Turn the part of the records below that opens with the line containing "In real-world terms, does" and closes with the line containing "into account, which is closest to (49,5)?", both ends included, into a numbered list with blank lines omitted. Leave out everything else.

(Records of spatial reasoning questions)
____
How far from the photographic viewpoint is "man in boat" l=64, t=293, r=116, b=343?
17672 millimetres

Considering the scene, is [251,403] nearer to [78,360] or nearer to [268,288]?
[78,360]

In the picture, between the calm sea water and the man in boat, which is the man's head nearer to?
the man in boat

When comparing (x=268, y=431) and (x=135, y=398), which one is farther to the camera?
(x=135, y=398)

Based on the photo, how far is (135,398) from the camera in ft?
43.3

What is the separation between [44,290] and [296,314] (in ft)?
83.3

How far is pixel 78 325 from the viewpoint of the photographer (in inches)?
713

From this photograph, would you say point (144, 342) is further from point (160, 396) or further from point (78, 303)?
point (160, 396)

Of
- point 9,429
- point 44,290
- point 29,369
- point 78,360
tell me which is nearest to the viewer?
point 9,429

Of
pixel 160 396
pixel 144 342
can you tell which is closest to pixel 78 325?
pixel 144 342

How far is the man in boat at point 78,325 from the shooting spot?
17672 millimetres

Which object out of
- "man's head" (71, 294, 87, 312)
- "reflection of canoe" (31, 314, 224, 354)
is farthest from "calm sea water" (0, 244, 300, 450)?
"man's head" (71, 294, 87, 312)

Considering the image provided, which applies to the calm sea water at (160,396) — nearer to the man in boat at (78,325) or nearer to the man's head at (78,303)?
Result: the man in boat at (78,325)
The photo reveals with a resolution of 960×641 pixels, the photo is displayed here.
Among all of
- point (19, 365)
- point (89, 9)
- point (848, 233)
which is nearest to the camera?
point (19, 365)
____
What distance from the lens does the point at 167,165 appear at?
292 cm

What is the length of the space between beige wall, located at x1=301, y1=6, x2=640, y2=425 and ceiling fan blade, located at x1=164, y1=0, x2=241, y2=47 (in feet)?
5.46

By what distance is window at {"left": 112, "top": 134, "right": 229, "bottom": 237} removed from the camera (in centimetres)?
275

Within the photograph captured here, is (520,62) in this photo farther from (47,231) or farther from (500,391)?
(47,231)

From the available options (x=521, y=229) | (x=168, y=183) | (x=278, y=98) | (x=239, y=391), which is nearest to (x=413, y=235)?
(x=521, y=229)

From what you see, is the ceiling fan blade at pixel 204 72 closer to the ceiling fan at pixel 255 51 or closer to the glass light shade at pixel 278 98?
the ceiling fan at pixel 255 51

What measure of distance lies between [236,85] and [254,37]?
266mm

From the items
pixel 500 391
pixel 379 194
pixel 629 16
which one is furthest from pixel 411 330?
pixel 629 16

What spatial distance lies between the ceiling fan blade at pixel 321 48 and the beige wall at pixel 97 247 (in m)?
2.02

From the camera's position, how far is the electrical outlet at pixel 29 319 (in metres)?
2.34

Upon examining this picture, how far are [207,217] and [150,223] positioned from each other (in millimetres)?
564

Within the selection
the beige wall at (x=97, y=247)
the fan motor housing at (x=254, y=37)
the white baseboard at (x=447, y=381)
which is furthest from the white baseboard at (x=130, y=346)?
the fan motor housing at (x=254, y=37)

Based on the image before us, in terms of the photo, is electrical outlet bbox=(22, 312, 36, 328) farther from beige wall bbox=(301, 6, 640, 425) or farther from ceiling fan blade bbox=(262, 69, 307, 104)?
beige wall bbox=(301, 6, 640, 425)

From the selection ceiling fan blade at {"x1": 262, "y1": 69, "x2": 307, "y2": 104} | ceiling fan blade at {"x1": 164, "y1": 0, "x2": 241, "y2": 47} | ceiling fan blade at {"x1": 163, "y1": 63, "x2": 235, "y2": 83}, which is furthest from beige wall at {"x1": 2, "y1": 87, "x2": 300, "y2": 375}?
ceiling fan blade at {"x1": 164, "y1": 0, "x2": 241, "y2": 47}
____
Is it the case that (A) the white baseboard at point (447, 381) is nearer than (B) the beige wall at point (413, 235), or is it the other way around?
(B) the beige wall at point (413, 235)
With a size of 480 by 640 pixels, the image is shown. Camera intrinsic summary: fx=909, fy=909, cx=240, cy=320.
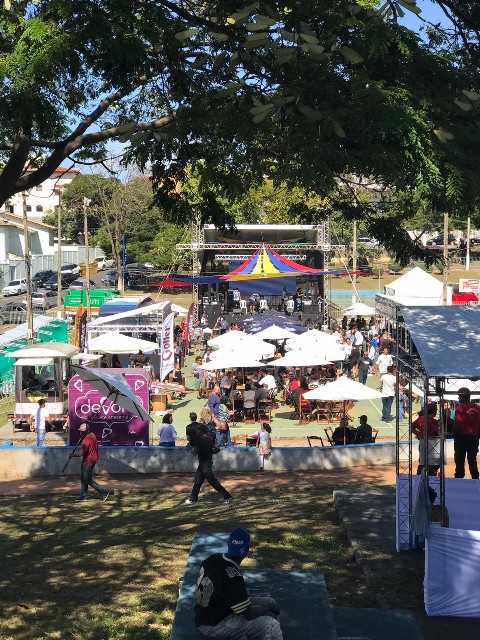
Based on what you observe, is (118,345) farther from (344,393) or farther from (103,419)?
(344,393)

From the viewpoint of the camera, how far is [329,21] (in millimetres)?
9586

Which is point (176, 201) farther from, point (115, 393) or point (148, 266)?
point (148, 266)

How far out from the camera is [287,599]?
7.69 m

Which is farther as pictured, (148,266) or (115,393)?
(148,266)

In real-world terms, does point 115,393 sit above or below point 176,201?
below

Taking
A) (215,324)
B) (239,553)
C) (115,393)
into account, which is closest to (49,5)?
____
* WRITTEN SOLUTION *
1. In real-world terms, does point 115,393 sit above or below point 176,201?
2. below
3. Taking
4. A) (215,324)
5. B) (239,553)
6. C) (115,393)
7. into account, which is closest to (49,5)?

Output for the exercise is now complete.